YOUR GOAL: Each entry below should be written out exactly as it is, with no pictures.

Records from a spatial question set:
^^^^^^^^

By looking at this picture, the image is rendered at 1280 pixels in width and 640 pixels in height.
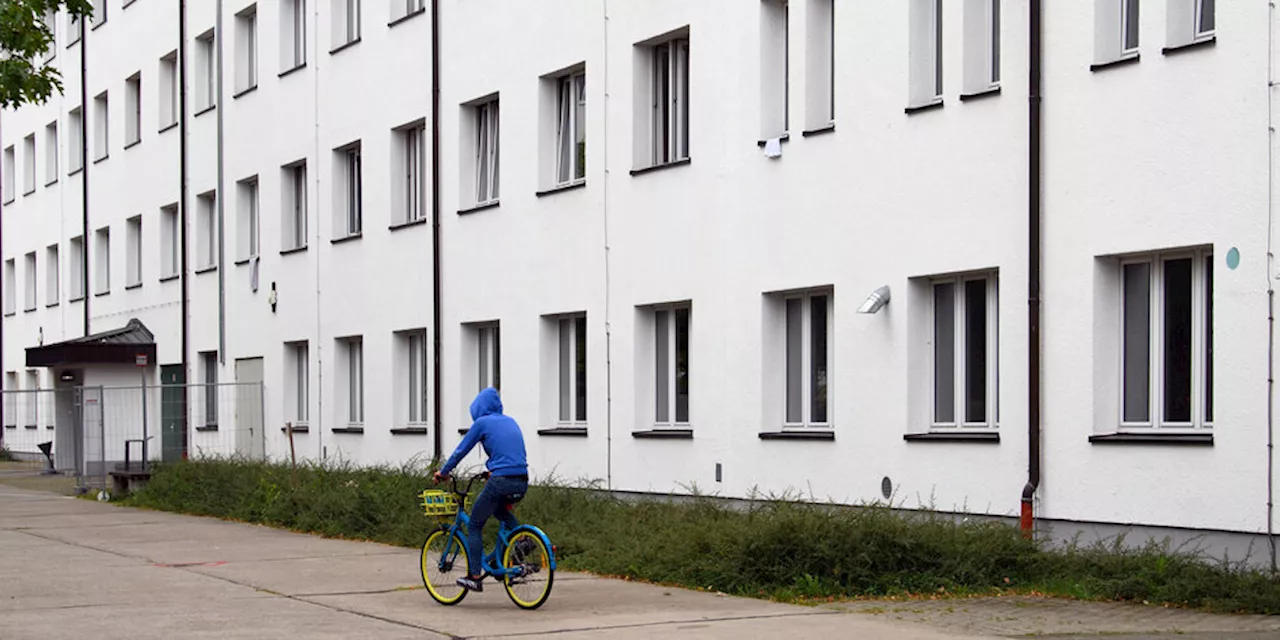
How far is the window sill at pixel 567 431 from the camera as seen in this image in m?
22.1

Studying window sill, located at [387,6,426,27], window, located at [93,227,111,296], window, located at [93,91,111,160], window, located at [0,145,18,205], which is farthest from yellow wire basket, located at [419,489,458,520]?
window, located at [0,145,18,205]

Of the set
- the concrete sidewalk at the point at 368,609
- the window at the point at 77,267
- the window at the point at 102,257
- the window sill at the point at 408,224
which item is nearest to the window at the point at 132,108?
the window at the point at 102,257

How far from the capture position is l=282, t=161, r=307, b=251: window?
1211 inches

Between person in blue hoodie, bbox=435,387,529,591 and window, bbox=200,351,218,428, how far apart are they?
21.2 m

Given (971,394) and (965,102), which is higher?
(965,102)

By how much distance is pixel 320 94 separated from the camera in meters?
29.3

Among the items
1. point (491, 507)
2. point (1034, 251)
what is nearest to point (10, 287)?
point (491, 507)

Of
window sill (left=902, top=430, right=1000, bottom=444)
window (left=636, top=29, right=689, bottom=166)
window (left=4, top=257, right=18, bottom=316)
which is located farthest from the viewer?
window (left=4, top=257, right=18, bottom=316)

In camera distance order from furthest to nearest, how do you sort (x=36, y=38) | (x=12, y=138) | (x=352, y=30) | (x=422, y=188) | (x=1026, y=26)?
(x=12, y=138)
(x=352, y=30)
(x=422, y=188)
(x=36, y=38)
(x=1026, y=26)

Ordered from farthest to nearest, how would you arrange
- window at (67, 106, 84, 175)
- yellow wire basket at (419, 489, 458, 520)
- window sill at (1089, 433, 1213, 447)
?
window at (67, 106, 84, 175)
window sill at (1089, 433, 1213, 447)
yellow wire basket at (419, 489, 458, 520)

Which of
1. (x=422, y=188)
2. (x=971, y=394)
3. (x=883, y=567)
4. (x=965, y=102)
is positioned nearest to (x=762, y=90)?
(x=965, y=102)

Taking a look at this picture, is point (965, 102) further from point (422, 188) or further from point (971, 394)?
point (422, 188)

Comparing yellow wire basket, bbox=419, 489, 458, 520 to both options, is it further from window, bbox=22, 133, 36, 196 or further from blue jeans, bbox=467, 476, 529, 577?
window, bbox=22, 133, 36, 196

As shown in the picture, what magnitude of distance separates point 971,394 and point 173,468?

^^^^^^^^

EXERCISE ANSWER:
By looking at this picture, the image is rendered at 1280 pixels in width and 640 pixels in height.
How far is the window sill at pixel 567 431 from the camera as seen in this image in m?
22.1

Studying window sill, located at [387,6,426,27], window, located at [93,227,111,296], window, located at [93,91,111,160], window, located at [0,145,18,205], which is farthest from yellow wire basket, located at [419,489,458,520]?
window, located at [0,145,18,205]

Of the set
- the concrete sidewalk at the point at 368,609
- the window at the point at 77,267
- the window at the point at 102,257
- the window sill at the point at 408,224
which item is nearest to the window at the point at 132,108?
the window at the point at 102,257

How far from the capture position is l=282, t=161, r=307, b=251: window?
1211 inches

Between person in blue hoodie, bbox=435,387,529,591 and window, bbox=200,351,218,428, how far apart are they?
21.2 m

Given (971,394) and (965,102), which is higher?
(965,102)

By how much distance is pixel 320 94 separated from the camera in meters?
29.3

Among the items
1. point (491, 507)
2. point (1034, 251)
what is nearest to point (10, 287)?
point (491, 507)

Of
window sill (left=902, top=430, right=1000, bottom=444)
window (left=636, top=29, right=689, bottom=166)
window (left=4, top=257, right=18, bottom=316)
which is located farthest from the viewer?
window (left=4, top=257, right=18, bottom=316)

In camera distance order from furthest to nearest, how do you sort (x=36, y=38) | (x=12, y=138) | (x=352, y=30) | (x=422, y=188) | (x=1026, y=26)?
(x=12, y=138)
(x=352, y=30)
(x=422, y=188)
(x=36, y=38)
(x=1026, y=26)

Ordered from farthest to nearest, how would you arrange
- window at (67, 106, 84, 175)
- yellow wire basket at (419, 489, 458, 520)
- window sill at (1089, 433, 1213, 447)
?
window at (67, 106, 84, 175)
window sill at (1089, 433, 1213, 447)
yellow wire basket at (419, 489, 458, 520)

Which of
1. (x=422, y=188)
2. (x=971, y=394)
3. (x=883, y=567)
4. (x=965, y=102)
is positioned nearest to (x=762, y=90)?
(x=965, y=102)

Taking a look at this picture, is point (965, 102) further from point (422, 188) or further from point (971, 394)?
point (422, 188)

Comparing yellow wire basket, bbox=419, 489, 458, 520 to both options, is it further from window, bbox=22, 133, 36, 196 or further from blue jeans, bbox=467, 476, 529, 577?
window, bbox=22, 133, 36, 196

As shown in the picture, what magnitude of distance separates point 971,394 and point 173,468?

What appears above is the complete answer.